[Boston—Saturday, 2 May 1868]

May 2d Again, a cold rain—a lady came in this morning who in the course of her talk told me the “Russia” was telegraphed from Queenstown Thursday night. I can’t quite believe that yet I awoke this morning feeling that today was his day of joy. It rains here!!

I cannot help rehearsing in my mind the intense joy of his beloved. It is too much to face, even in one’s imagination and too sacred. Yet I know today to be the day and these hours, his hours. Surely among the most painfully & joyfully intense of his whole life. I hope and believe he is well once more.
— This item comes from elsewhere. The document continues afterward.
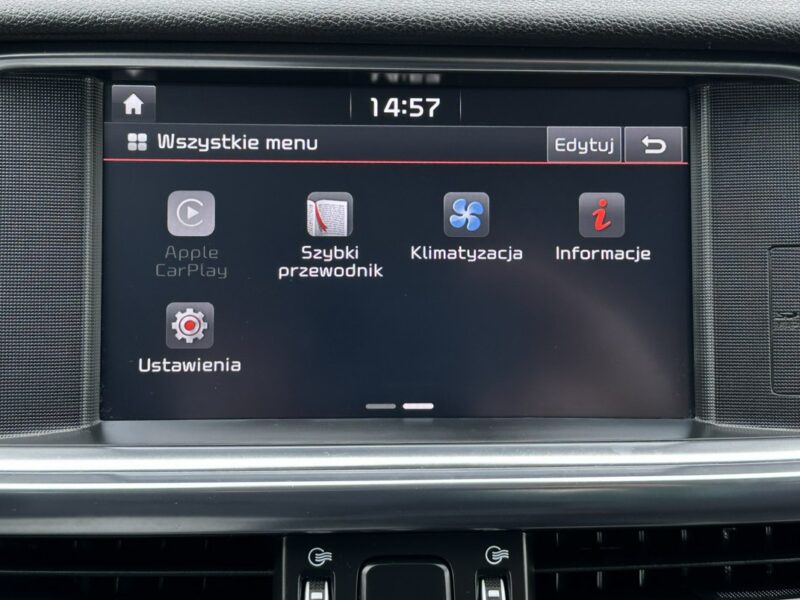 Kia Optima XL,Lift,Automat,Full wersja,Gwarancja III (2010-2015)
Tomorrow Gad’s Hill!!

In the meantime our dear home life loses nothing, but rather gains; beside, do we not see Dickens here too? Added to all the other sweet associating? How delightfully the rain shuts us in. J. read me at breakfast a new grand poem by Lowell upon “June” making him among the very finest of our time.

My love came home early too in the afternoon, as early as a long visit from C.E. Norton would allow. Norton thinks he does not care for the attacks which have been made upon him by the Cambridge journals on account of the touch he gave Cambridgeport in his speech at the Dickens dinner. Yet it will not be easy to live down so much petty ill-feeling and I grieve to think it should have been excited by him. If he were not going so soon to England to remain a long time I know he would feel it more. He is bitter too against the Saturday Club (this from sympathy with Lowell) because the members proposed at the last meeting were all black-balled. He thinks they must have a new Club which would be a sad thing; it would be a square split I am afraid and now at times they do have grand social festivals. I hope the trouble will die out in talk especially as Norton goes away and Lowell I hope and believe would never organize the opposition himself.

We both feel drawn to the Nortons by our mutual love for Dickens. He sent me yesterday his condolences.